MVM Entertainment came into existence in 1990 as a mail order and retail shop that specialised in niche market items. It grew as did the demand for anime and manga products into the nineties, allowing the company to start licensing anime series for the United Kingdom market in 1998.[1]
Many of their releases have been jointly mastered with Australian distributors, including Madman Entertainment and Hanabee to save costs, and are therefore dual-region (Region 2 and Region 4).[citation needed] The company also won the Best Anime distributor award in the 2006 Neo Magazine Awards. MVM Entertainment had also managed to win the 2009 Best Anime Distributor award in Neo magazine amid stiff opposition from the likes of Beez and Manga Entertainment UK.
On 5 July 2018, owner Tony Allen gave an interview to The Anime Independent where he announced that MVM would begin to remove DVD from their new acquisitions in line with their partners at Sentai Filmworks and Madman Entertainment. He states:
We all suffer the same problem of minimum print runs on two formats where sales are then split across those formats and often leaving us large quantities of stock. Recent increases in costs of warehousing unsold and slow moving stock has made it all the more important to consider the hard economics of servicing two formats.
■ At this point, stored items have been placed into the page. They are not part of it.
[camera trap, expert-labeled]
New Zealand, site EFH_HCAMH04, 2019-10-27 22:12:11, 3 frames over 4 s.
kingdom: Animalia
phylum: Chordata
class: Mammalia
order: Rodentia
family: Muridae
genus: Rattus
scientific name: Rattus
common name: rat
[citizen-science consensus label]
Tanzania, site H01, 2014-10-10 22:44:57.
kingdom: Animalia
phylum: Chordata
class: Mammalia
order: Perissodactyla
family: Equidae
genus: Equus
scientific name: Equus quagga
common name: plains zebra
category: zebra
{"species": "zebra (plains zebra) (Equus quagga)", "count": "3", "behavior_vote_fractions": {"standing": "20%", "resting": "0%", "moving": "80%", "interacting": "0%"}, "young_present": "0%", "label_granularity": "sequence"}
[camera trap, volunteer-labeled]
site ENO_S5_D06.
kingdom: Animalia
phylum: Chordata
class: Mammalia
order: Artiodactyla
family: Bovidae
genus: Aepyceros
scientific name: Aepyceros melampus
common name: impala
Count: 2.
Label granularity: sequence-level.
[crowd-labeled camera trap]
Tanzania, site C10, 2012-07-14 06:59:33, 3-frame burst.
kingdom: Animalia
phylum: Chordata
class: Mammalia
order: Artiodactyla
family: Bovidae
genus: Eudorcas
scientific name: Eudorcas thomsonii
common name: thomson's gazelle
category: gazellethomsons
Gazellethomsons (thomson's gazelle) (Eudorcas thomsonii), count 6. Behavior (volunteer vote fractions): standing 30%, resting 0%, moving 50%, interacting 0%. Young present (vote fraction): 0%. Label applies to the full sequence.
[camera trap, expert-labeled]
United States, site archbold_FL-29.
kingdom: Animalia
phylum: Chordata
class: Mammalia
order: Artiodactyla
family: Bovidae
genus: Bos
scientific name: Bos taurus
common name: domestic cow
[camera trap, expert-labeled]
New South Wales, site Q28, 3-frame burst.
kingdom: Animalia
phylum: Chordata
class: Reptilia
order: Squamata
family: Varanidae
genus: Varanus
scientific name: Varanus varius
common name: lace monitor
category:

It's just a repeat of the old VHS / DVD position.[3]
Up until November 2006, Funimation distributed their titles in the United Kingdom through MVM. However, in a surprise announcement, Funimation switched their British distributor to Revelation Films,[4] starting in early 2007. This move has been credited to Funimation's takeover by the Navarre Corporation, which already distributed titles via Revelation in the UK. MVM retained their licences for some series animated by studio GONZO and licensed by Funimation in North America, such as Samurai 7 and Burst Angel, since they were licensed directly from GONZO. Nevertheless, MVM's market share was damaged, and the publisher lost some of their most popular titles, including Fruits Basket (although re-licensed by MVM in late 2011) and Fullmetal Alchemist. They later lost access to Chobits when the US rights passed from Geneon USA to Funimation;[5] however, they succeeded in re-licensing it in late 2010,[6] followed by Fruits Basket and Kiddy Grade in late 2011.[7] MVM's most recent releases of Funimation-licensed titles (who have had an exclusive distribution agreement with Manga Entertainment since October 2008[8]) are Aquarion, .hack//Quantum, Shakugan no Shana, Ga-Rei: Zero, Sankarea, Is This a Zombie? and [C] – Control. On 2 January 2014, MVM had acquired Accel World, We Without Wings, and Chrome Shelled Regios anime with Accel World being released in June 2014.[9]